提供された抜粋 -
________________________

第九十四景:光ファイバーへの2年越しの恋、ついに結実!? その1
戸塚直太郎


当時遊んでいたUnreal Tournament。ゲームにもよるが、サーバー側で当たり判定を取るタイプのゲームはPingが高いと、表示されるキャラクターの位置と実際の位置がずれることが多かった
(C) 1999 Epic Games, Inc. All Rights Reserved. Created by Epic Games, Inc.
 筆者はPCゲームが大好きである。大好きであるが故にそれが高じてPCゲーム専門ライターになってしまい、現在に至っている。さて、PCゲーマーには重要な物が3つある。1つ目は当然ゲームの腕、2つ目はその腕を活かせる高い処理能力を持つお手製のオリジナルPC、最後は高速なインターネット回線だ。

 筆者がメインフィールドとしているFPS(First Person Shooting:一人称視点のシューティングを指す)に限らず、RTS(Real Time Stratagy:リアルタイムで進行する戦略シミュレーション)やレーシング、スポーツなどのPCゲームを心底楽しもうと思ったら、インターネットを介したマルチプレイによって行なわれる見知らぬ他人との対戦は外せない。そして、マルチプレイを快適に遊ぼうと思ったら高速な光回線は必須なのである。

 ADSLの一般化によって、ダイヤルアップやISDNによる時代に比べPingの数値は格段に良くなった。ダイヤルアップ時代におけるマルチ対戦では海外のサーバにつなぐとPingが200を余裕で超えることが多く、その数値でFPSなどをやろうものなら数秒先の敵の位置を予測して弾を撃たないとあたりゃしないという状況があたりまえの世界だった。

 そんなころに比べれば、Pingが50以下というレイテンシの高いADSL回線が普及した現在は夢のような環境だ。しかし、環境は上を求めればさらに上があるもので、光回線を導入すればそのPingは最低でも15以下、平均しても10を切るところまで引っ張り上げることができる。その数値はすでにLAN環境と変わらないものであり、マルチプレイの環境としては究極といってもいいところまで通信環境は極限化したといっても過言ではないだろう。

________________________

データ -
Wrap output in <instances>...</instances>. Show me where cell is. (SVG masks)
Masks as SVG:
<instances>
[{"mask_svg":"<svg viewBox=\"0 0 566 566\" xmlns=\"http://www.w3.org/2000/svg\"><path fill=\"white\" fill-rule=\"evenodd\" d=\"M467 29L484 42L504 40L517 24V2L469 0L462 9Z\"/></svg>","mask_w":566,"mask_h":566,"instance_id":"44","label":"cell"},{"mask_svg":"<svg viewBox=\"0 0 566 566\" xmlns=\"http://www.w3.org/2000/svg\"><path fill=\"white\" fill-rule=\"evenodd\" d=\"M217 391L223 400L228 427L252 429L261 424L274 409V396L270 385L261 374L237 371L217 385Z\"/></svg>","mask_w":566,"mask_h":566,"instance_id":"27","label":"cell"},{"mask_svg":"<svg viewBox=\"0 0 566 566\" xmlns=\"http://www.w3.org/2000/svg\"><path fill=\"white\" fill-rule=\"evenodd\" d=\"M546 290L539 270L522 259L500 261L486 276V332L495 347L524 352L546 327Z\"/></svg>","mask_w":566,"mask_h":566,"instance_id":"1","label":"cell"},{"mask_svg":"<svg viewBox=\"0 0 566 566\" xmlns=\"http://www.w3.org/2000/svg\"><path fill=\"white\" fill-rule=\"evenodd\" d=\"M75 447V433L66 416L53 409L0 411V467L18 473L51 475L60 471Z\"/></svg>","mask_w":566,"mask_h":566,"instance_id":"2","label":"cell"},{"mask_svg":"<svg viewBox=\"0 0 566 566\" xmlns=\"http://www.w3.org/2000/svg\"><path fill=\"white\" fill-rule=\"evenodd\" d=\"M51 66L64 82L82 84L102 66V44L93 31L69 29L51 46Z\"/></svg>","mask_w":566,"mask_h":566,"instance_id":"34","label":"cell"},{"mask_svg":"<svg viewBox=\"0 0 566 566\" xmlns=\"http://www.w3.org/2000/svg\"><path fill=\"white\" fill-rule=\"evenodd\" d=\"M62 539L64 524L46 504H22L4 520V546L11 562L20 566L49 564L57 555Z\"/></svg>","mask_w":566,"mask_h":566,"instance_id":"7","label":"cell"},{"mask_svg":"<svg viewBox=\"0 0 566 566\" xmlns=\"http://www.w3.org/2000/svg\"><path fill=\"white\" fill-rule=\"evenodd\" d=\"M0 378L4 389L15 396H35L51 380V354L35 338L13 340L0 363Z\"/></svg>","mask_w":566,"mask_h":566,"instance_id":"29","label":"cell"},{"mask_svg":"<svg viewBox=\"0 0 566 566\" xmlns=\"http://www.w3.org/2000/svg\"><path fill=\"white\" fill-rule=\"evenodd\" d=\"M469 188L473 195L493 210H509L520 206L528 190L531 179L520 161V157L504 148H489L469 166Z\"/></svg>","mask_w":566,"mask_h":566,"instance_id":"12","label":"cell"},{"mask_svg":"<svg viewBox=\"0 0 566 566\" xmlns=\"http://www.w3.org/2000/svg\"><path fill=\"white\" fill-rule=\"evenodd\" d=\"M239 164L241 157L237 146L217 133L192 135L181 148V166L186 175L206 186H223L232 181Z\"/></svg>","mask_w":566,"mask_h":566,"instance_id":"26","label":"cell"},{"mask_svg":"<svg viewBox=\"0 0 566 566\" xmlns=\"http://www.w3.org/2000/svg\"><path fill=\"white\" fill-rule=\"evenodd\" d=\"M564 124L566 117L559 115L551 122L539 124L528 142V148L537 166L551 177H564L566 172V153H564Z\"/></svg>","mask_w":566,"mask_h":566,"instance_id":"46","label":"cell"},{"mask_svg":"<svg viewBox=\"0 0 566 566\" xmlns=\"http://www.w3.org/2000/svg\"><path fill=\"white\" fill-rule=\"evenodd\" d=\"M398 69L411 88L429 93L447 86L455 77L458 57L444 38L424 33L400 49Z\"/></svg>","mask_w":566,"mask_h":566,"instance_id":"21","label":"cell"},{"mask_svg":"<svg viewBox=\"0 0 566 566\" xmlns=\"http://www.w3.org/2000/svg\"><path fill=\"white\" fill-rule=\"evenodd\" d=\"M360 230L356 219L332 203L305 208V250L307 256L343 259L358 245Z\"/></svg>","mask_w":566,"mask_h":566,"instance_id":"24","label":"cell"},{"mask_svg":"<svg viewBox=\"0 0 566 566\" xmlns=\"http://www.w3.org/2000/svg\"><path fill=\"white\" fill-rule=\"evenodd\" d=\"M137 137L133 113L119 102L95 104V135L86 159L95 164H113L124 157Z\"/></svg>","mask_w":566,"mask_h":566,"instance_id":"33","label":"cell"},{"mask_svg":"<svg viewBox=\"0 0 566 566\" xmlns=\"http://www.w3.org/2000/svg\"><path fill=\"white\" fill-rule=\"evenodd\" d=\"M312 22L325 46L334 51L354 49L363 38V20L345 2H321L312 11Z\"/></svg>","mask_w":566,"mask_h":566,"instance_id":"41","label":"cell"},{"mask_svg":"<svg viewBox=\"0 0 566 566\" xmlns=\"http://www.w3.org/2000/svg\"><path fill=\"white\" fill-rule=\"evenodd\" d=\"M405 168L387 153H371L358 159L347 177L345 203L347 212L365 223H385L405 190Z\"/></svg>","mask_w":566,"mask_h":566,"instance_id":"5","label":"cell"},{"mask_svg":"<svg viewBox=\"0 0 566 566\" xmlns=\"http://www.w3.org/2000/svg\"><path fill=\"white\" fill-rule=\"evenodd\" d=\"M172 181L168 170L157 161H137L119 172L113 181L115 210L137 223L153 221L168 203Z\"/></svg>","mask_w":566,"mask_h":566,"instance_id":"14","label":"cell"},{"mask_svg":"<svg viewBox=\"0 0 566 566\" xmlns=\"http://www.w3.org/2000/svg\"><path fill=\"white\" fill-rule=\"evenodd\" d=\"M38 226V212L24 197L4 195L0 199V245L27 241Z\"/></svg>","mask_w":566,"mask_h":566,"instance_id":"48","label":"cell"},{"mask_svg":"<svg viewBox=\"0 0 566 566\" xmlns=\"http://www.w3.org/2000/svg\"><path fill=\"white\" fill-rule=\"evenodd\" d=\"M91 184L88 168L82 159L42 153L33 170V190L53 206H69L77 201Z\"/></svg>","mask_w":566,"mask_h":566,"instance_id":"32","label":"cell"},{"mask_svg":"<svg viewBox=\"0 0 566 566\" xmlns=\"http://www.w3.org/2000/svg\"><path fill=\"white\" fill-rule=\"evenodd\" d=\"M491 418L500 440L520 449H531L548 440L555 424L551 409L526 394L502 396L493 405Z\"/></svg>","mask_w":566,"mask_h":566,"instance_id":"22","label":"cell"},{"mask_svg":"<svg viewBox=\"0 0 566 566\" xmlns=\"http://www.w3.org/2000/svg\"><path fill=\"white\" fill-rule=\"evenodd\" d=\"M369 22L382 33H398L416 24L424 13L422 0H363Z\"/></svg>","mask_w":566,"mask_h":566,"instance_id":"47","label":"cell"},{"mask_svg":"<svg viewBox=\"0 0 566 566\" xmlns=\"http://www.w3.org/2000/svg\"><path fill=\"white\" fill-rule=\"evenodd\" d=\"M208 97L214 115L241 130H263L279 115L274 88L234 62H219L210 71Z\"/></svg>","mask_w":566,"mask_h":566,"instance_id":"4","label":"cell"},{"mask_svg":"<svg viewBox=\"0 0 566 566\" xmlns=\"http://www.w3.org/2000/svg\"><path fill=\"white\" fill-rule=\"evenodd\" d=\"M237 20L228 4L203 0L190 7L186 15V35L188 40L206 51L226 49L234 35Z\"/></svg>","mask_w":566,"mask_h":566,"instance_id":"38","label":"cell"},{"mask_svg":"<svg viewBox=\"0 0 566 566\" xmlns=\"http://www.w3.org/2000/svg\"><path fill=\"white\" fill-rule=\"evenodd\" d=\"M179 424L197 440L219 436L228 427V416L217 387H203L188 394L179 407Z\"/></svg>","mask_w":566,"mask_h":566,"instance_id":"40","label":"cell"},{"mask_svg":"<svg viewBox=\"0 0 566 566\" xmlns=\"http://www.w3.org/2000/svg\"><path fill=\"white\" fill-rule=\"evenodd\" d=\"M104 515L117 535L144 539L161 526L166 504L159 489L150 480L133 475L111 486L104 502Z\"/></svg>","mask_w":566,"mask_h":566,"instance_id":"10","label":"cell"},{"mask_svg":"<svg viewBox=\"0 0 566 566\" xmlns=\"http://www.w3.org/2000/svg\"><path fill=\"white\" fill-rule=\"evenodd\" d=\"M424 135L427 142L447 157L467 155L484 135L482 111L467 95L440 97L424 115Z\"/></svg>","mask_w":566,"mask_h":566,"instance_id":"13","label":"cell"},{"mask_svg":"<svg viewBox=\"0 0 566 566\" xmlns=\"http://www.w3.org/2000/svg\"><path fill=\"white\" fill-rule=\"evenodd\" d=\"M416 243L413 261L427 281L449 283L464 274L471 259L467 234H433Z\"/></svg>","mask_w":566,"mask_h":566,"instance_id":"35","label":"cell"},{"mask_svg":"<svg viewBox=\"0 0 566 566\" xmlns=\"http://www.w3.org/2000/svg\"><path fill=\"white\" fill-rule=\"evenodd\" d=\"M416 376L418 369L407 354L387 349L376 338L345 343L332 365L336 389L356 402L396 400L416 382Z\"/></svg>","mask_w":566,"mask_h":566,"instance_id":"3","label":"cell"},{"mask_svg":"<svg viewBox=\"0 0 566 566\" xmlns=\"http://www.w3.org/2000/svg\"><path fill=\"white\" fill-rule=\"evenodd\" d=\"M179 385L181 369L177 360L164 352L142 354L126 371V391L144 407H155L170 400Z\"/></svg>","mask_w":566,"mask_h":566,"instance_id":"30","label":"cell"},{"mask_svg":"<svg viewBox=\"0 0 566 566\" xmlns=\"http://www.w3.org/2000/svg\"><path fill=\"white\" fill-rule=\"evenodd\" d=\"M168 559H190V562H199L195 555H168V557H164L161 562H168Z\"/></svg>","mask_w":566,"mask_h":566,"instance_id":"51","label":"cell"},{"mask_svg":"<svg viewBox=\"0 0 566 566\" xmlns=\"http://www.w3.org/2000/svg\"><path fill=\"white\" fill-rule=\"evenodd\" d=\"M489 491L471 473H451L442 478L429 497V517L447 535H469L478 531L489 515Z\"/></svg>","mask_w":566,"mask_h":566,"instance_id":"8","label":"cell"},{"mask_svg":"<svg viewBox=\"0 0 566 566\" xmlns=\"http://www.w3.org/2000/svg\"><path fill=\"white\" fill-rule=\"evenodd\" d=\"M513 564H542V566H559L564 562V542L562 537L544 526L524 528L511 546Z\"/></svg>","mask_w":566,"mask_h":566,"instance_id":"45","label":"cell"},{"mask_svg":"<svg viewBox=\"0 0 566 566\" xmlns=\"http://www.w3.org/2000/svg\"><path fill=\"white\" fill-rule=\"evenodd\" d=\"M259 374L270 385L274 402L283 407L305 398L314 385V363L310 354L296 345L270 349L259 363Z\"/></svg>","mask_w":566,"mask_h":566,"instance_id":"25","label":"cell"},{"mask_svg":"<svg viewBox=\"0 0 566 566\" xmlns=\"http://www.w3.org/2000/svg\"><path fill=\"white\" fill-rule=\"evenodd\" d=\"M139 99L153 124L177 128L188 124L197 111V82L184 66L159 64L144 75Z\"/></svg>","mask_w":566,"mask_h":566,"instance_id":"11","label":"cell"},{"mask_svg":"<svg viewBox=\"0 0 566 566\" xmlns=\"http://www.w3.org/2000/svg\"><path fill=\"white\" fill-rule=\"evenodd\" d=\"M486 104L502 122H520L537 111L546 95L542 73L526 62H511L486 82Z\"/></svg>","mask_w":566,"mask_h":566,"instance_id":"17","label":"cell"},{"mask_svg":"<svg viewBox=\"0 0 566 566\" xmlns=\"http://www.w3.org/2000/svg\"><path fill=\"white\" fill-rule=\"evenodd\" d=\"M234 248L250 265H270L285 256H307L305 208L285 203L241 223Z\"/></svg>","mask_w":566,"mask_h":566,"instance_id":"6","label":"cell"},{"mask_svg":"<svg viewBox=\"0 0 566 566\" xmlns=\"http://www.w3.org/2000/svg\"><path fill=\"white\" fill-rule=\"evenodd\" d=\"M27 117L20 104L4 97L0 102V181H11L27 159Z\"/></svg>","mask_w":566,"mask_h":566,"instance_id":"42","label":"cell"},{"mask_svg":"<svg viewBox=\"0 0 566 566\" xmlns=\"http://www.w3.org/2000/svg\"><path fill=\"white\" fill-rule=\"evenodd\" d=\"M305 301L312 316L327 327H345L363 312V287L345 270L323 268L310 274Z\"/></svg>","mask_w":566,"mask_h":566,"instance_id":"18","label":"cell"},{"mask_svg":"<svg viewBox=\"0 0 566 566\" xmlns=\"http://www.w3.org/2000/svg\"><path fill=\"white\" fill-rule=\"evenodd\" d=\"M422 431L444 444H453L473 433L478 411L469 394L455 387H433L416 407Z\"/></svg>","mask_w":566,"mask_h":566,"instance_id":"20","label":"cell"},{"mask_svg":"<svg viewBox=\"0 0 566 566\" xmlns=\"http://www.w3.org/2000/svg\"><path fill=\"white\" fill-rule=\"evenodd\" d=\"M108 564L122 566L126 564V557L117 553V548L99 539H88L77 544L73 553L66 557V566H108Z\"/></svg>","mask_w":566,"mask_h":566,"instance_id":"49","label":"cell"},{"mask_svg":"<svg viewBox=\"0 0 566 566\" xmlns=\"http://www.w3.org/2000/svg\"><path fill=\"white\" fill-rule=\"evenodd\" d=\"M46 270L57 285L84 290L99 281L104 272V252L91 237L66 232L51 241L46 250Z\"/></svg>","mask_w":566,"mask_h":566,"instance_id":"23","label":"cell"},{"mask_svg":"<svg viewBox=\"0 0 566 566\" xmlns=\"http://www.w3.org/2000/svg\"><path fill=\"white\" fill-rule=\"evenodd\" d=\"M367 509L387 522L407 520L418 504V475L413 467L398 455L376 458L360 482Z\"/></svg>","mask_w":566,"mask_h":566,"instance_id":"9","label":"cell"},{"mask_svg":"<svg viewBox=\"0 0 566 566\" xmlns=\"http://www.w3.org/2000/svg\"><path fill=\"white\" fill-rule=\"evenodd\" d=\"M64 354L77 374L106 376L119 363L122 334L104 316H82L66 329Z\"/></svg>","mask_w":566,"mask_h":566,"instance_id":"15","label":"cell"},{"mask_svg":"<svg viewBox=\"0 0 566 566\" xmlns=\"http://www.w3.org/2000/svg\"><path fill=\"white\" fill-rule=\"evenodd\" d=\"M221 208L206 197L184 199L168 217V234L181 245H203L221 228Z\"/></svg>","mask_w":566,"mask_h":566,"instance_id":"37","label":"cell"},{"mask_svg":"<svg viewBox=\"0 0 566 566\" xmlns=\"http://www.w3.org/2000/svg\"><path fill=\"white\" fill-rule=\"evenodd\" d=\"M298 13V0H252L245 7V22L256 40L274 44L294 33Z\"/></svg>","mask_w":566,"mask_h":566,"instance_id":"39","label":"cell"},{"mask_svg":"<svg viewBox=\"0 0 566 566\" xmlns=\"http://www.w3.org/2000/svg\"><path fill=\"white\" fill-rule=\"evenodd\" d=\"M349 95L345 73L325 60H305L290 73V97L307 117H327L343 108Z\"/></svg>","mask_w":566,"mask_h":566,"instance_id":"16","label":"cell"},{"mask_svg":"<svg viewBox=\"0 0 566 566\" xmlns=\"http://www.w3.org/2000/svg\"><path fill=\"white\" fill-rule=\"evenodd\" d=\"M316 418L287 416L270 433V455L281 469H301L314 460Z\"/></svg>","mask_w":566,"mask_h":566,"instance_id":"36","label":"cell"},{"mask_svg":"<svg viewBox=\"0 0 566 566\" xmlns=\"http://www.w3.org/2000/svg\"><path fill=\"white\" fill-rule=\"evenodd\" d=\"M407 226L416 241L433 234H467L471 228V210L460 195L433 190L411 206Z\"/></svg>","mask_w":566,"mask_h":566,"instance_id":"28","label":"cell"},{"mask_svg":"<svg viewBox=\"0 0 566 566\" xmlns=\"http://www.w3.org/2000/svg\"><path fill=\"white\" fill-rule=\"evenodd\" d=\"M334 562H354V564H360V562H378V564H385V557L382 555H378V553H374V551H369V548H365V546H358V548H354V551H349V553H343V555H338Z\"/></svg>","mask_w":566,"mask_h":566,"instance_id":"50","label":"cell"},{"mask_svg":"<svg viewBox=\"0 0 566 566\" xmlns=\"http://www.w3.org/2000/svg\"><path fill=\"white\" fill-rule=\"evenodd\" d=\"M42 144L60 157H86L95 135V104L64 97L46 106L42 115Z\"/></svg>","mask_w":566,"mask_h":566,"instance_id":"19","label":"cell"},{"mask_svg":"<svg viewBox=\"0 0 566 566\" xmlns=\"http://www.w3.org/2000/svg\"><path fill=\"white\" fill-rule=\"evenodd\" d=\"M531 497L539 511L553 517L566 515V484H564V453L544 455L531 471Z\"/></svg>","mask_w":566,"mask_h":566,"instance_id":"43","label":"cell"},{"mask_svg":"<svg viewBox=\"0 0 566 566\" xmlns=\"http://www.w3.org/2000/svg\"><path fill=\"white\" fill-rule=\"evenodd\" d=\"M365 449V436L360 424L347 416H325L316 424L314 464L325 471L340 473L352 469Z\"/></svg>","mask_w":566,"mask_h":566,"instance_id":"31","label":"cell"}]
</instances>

________________________

取り組む課題 -
- A) 抜粋の「当時遊んでいたUnreal Tourna」から「高速なインターネット回線だ。」まで(「高速なインターネット回線だ。」を含む)を、一字も変えずに抜き出してください。
- B) 抜粋について、次の問いに答えてください。
(i) PCゲーマーに重要な物の3つ目は何ですか?
(ii) ダイヤルアップ時代に海外のサーバにつなぐと、Pingはどうなることが多かったですか?
(iii) 光回線を導入すると、Pingは平均でどこまで引っ張り上げることができますか?
データの行は、ここでは一切使いません。

回答 -
- A)
当時遊んでいたUnreal Tournament。ゲームにもよるが、サーバー側で当たり判定を取るタイプのゲームはPingが高いと、表示されるキャラクターの位置と実際の位置がずれることが多かった
(C) 1999 Epic Games, Inc. All Rights Reserved. Created by Epic Games, Inc.
 筆者はPCゲームが大好きである。大好きであるが故にそれが高じてPCゲーム専門ライターになってしまい、現在に至っている。さて、PCゲーマーには重要な物が3つある。1つ目は当然ゲームの腕、2つ目はその腕を活かせる高い処理能力を持つお手製のオリジナルPC、最後は高速なインターネット回線だ。

- B)
(i) 高速なインターネット回線
(ii) 200を余裕で超えることが多かった
(iii) 10を切るところまで